GIVEN PASSAGE:
^^^^^^^^^^^^^^^^

The trajectory, they added, suggested it was once part of a massive two-kilometre (1.2-mile) rock called 86039, a nasty "geocruiser" first spotted in 1999 that regularly comes close to Earth's orbit.

Meteorite hunters have gone into overdrive to pick up fragments, including a mighty half-tonne chunk recovered from a lake near Chelyabinsk.

Chemical analysis revealed the meteorite was a so-called LL chondrite, which constitute the minority of asteroids, but with a high content of cobalt.

Grokhovsky said the fragments had intriguing differences. Some are blackened on top, others all the way through and others are half-and-half.

"Maybe it is radiation from space, the impact, the melting," he said.

Investigators will meet in Houston, Texas from March 17-21 at the annual Lunar and Planetary Science Conference, which is devoting a special session to the Chelyabinsk event.

The last time that a big rock is known to have collided with Earth was on June 30, 1908, when an object up to 70 metres (227 feet) across exploded over Tunguska, Siberia, flattening 80 million trees over 2,000 square kilometres (800 square miles).

^^^^^^^^^^^^^^^^

INFORMATION SHOWN:
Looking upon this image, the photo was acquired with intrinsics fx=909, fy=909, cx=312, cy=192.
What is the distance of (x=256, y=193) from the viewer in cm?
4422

^^^^^^^^^^^^^^^^

STATED PROBLEM 1:
Answer these questions from the passage on the Chelyabinsk meteorite:
(a) What designation is given to the large rock of which the meteorite was once part?
(b) What type of meteorite did chemical analysis show it to be?
(c) On what date did an object explode over Tunguska, Siberia?
STATED PROBLEM 2: Write a continuation of the passage on the Chelyabinsk meteorite, beginning after its final sentence.
The listing is separate material and has no connection to the passage on the Chelyabinsk meteorite.

EXPECTED OUTPUT 1:
(a) 86039
(b) An LL chondrite with a high cobalt content
(c) June 30, 1908

EXPECTED OUTPUT 2:
The Tunguska and Chelyabinsk asteroids belong in the lower ranks of the medium category of asteroid risk, say astrophysicists.

Asteroids in the middle category can inflict local and, at the top end of the scale, regional damage.

But they are too small to belong to the class of civilisation-wipers -- monsters more than a kilometre (half a mile) across, capable of inflicting a mass extinction.

This is likely what happened 65 million years ago, when the long reign of the dinosaurs was ended by climate change thought to have been brought on by an impact in the Yucatan peninsula in modern-day Mexico.

The unsettling news, though, is that the risk from Tunguska-sized objects may have to be reviewed in the light of what happened at Chelyabinsk.

"Rather than running into Earth at an interval of around 4,500 years, as conventional wisdom has it, Tunguska-sized objects appear to be coming in to hit the Earth maybe every several hundred years," said Bailey.

"That's quite a lot more often."

.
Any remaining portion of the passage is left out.